One example is Pets.com, the online pet-products outfit that raised more than $100 million--then went bankrupt only a year after listing. TheGlobe.com was another hall-of-shamer. Developed in a Cornell undergraduate dorm room by a couple of twenty-somethings, the online chat board was sold to investors as a "concept play," or on the expectation that there would be a market for it. Revenue and profits never materialized.
"The quality bar for companies that listed in the boom days was dramatically lowered," says Elizabeth Demers, assistant professor of accounting at the Simon School of Business at the University of Rochester.
This time around, expect to see maturer companies filing for public listings. During the boom, one-quarter of companies that went public made money; today 75% are profitable. On average, says Quinten Stevens, co-head of equity capital markets at J.P. Morgan Chase, companies listing today have 18 years of operating history, versus five years in 2000. "There has been a dramatic improvement in terms of the maturity and quality of companies that are being brought to market," he says.
Listings are more diverse, too.
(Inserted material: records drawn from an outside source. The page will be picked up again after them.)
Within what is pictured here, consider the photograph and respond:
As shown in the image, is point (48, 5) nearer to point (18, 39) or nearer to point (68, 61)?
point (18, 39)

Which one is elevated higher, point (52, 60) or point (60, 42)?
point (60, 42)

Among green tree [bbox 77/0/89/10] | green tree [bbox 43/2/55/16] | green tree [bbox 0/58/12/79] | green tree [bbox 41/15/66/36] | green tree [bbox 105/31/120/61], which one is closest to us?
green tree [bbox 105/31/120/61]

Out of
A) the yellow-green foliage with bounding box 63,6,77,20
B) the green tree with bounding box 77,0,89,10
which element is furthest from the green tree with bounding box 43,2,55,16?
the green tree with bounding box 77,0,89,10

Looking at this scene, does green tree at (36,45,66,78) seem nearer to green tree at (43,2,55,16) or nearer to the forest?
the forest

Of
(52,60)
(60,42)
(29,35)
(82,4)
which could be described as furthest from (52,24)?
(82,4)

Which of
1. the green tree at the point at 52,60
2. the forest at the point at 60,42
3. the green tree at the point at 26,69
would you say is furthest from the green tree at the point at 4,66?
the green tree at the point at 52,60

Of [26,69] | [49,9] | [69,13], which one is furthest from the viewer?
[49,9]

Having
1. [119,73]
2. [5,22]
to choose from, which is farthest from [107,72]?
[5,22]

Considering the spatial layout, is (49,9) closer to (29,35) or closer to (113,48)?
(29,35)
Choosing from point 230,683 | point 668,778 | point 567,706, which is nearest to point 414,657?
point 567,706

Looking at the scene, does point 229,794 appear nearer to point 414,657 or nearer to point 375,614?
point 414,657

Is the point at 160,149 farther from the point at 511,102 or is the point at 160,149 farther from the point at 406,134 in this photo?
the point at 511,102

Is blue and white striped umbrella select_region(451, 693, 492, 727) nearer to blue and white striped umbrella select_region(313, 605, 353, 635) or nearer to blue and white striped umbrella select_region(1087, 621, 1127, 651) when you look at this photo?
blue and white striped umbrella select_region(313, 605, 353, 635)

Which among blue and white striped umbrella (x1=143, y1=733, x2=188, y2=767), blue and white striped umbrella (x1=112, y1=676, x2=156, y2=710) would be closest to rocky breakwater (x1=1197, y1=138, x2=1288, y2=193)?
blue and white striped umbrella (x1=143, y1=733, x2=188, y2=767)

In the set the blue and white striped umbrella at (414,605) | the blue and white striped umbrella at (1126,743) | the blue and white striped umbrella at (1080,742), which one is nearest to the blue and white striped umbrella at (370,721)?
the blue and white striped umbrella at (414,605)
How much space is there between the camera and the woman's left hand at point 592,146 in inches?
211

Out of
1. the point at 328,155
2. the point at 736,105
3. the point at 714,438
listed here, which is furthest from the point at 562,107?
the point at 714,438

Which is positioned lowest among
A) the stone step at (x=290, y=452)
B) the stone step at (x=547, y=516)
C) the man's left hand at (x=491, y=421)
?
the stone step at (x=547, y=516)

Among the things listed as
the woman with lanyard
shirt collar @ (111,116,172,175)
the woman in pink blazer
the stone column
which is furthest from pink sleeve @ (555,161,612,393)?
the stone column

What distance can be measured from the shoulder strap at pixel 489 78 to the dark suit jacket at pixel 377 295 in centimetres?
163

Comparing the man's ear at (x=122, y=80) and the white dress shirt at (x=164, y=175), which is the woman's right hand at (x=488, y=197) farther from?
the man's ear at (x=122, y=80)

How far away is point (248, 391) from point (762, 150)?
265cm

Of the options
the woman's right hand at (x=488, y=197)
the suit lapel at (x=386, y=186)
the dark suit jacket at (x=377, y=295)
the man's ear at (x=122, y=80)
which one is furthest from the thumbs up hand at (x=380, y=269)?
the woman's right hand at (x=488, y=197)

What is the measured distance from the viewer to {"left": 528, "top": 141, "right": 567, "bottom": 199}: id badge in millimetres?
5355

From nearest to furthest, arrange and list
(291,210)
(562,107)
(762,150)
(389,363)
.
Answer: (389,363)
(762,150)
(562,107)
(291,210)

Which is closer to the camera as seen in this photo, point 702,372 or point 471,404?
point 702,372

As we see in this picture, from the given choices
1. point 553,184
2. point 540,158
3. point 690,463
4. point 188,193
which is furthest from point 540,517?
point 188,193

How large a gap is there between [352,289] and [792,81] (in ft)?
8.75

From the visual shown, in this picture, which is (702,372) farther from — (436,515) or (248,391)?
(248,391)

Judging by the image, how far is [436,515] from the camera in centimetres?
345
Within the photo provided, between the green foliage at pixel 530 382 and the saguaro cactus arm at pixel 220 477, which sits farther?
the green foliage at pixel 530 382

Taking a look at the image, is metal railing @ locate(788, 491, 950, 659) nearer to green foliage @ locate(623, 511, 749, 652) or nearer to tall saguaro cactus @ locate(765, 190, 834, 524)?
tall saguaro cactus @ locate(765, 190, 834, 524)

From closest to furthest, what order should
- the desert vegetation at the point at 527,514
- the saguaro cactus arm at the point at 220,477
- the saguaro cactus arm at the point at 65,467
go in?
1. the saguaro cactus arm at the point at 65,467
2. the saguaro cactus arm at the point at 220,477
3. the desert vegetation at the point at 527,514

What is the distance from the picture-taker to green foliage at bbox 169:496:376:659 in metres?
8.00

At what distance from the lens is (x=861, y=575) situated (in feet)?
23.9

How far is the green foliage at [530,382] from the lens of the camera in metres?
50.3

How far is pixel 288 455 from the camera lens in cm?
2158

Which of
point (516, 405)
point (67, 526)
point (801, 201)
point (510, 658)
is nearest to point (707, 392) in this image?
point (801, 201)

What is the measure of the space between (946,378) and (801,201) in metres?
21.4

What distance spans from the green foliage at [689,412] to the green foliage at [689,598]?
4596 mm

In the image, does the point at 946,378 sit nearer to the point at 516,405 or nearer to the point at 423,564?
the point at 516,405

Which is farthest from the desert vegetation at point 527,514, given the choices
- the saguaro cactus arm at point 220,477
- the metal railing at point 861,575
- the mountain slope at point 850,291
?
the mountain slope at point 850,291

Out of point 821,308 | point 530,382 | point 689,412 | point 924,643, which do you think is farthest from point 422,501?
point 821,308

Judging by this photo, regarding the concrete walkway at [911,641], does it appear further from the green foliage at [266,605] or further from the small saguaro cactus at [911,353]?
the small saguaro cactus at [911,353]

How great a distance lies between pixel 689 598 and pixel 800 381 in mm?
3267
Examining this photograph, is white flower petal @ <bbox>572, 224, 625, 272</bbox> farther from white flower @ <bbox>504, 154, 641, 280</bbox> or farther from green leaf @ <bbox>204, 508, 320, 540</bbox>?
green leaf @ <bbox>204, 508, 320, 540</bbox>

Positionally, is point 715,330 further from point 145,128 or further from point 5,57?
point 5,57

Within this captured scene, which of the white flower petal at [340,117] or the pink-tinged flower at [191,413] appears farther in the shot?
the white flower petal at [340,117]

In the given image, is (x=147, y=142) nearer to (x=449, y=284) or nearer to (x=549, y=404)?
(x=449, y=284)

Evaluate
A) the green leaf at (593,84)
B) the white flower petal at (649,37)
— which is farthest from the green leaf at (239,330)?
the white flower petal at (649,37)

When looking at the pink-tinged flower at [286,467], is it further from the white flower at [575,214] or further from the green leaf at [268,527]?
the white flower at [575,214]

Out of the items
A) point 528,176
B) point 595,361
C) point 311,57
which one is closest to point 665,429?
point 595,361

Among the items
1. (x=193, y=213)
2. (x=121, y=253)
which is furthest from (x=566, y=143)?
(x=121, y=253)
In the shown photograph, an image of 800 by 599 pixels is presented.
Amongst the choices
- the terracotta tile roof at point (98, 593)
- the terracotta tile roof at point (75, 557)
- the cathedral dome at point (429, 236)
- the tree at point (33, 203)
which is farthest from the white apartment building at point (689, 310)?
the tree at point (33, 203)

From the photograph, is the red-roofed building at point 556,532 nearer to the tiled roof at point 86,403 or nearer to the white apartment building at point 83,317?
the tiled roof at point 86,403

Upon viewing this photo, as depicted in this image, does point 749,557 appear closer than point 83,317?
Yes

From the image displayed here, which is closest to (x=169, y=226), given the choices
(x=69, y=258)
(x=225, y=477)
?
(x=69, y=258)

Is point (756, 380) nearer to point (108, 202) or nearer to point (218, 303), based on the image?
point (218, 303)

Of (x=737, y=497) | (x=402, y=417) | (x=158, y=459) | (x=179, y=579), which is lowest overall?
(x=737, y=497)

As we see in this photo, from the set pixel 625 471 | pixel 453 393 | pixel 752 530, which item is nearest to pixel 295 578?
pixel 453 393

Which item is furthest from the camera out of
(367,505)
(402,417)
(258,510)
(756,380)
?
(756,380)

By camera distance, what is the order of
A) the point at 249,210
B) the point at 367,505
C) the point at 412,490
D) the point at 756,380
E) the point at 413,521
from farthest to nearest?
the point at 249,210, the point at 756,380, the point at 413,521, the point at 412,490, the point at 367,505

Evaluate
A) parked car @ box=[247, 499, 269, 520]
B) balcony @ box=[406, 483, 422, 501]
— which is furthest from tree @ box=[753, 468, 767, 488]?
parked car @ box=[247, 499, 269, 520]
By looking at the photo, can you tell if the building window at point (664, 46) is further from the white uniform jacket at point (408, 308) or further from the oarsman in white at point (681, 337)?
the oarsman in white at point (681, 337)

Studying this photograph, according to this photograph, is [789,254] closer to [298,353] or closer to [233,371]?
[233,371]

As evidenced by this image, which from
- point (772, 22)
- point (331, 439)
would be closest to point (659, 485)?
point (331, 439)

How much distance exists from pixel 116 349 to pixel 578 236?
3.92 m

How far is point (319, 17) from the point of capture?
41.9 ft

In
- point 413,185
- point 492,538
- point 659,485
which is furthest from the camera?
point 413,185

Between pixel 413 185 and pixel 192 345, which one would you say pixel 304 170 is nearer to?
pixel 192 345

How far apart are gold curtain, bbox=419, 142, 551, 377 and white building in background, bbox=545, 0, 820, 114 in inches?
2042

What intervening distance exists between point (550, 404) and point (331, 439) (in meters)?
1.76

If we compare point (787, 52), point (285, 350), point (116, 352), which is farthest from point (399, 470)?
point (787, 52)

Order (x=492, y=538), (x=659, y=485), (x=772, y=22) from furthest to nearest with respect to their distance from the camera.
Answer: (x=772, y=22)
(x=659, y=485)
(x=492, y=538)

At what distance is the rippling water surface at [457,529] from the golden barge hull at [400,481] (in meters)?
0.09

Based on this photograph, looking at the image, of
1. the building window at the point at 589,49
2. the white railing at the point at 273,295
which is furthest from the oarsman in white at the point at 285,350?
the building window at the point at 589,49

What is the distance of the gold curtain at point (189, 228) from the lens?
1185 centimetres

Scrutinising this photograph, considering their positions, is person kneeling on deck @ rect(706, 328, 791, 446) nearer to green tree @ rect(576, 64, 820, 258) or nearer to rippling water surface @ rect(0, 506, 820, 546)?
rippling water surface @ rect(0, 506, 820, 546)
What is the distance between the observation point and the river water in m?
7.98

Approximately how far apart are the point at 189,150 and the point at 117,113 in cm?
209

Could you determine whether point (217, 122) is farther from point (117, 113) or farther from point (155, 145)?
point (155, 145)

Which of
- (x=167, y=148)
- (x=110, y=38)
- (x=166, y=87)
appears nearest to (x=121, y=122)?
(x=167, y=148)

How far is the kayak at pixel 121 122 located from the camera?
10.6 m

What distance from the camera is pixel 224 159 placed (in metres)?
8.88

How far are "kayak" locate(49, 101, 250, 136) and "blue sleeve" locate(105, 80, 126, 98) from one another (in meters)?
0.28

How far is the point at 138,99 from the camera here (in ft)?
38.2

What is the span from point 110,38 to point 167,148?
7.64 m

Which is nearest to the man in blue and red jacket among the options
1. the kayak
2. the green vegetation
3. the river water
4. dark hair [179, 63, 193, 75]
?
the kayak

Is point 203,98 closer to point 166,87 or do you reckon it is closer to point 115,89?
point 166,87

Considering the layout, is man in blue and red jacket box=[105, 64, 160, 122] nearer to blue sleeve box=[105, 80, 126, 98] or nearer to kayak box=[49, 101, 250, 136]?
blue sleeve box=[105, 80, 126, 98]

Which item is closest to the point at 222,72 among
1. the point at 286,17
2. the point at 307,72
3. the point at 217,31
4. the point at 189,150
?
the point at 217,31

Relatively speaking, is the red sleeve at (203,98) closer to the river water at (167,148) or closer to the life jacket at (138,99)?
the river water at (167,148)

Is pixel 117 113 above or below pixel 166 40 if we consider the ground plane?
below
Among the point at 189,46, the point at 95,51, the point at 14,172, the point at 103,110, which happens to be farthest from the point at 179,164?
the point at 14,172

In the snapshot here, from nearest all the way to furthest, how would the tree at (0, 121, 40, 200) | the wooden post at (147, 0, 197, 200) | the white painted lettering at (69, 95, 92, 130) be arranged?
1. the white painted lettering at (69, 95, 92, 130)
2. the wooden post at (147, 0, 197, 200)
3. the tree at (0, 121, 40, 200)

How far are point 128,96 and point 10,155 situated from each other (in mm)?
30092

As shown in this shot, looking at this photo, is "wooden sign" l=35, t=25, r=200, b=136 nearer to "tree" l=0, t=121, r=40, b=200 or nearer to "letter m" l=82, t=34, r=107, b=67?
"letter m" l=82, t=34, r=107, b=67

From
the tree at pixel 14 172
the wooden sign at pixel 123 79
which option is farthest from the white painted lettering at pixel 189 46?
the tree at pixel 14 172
At one point during the boom, technology stocks accounted for 60% of IPOs, according to Linda Killian of Renaissance Capital, a Greenwich, Conn.-based IPO research firm. That's not the case today. So far this year, technology represents only 29% of the companies that have listed; health care, with 32%, is the most common sector to list. There's also a good mix of energy, financial services and communications companies.
For those who thought the crackdown on investment banking research and IPO practices would bring about major changes, think again. The top global issuing banks are still Goldman Sachs (nyse: GS - news - people ), Credit Suisse First Boston, Morgan Stanley (nyse: MWD - news - people ) and Merrill Lynch (nyse: MER - news - people ). Citigroup (nyse: C - news - people ) dropped out of the top five last year, according to Thomson Financial, deferring to Arlington, Va.-based Friedman Billings Ramsey (nyse: FBR - news - people ), which was strong in real estate- and financial-related offerings. But the world's biggest bank by assets will likely rejoin the upper echelon in 2004.
And, unlike many other financial services, IPO fees have hardly come down. Groundbreaking offering techniques, such as the OpenIPO auction-process at San Francisco's W.R. Hambrecht, haven't made much movement either.
"I think that we're seeing a comeback in the IPO market that is consistent and meaningful," says Linda Killian of Renaissance Capital. But, she adds, there is more skepticism today. "With the exception of a handful of the deals, investors have been very careful with what they are willing to buy, and at what prices they are willing to buy them."